The House yesterday passed a $3.8 billion economic development bill that is technically an update to the $3.5 billion “FORWARD” bill that Gov. Charlie Baker filed in April.

The House bill (H. 5034) would raise $1.26 billion through bonds, with the remaining $2.5 billion coming equally from the state’s share of American Rescue Plan Act funding and the fiscal 2022 state budget surplus. (The governor’s bill would use all of the state’s remaining $2.3 billion in ARPA funding and $1.2 billion in bonding.)

The House bill includes many of the programmatic priorities of the governor’s bill, including:
• $400 million for MassWorks grants
• $204 million for the Clean Water Trust to support water pollution abatement, PFAS remediation and other issues
• $175 million to support affordable housing production.

The House bill expands on the original with funding for programs such as $15 million to address reproductive and family planning service needs, $15 million to help reduce gun violence, and $25 million to address food insecurity.

The bill would also formally establish the Massachusetts Cybersecurity Center.

The House bill proposes some significant changes to tax law, including increases in the estate tax trigger, the dependent child tax credit, and the senior circuit breaker tax credit.
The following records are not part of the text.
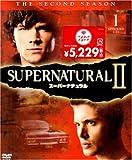 SUPERNATURAL II �����ѡ��ʥ����� �ҥ�����ɡӥ��å�1 [DVD]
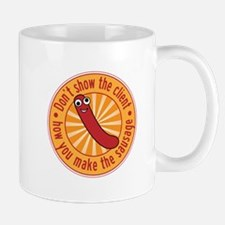 Don't let the client see the sausage Mugs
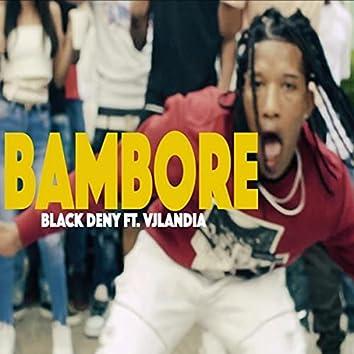 Bambore (feat. Vjlandia)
The bill would provide state income tax rebates of up to $250 to more than 2 million Massachusetts residents.

The MMA has strongly advocated for passage of an economic development bill this session, as well as the swift allocation of the state’s ARPA funding, in part to avoid the possibility of the U.S. Congress pulling back any of the state’s remaining $2.3 billion in ARPA allocations if the funds are not yet committed to projects. Federal ARPA rules require funds to be obligated by the end of 2024 and expended by the end of 2026.

The House bill would leave the state with just over $1 billion in ARPA funds.

The Senate is scheduled to take up its own economic development bill very soon, and differences between the two bills may need to be resolved by a House-Senate conference committee. Similar large-scale economic development bills have traditionally been done at the end of a two-year legislative session. The current session is scheduled to end on July 31.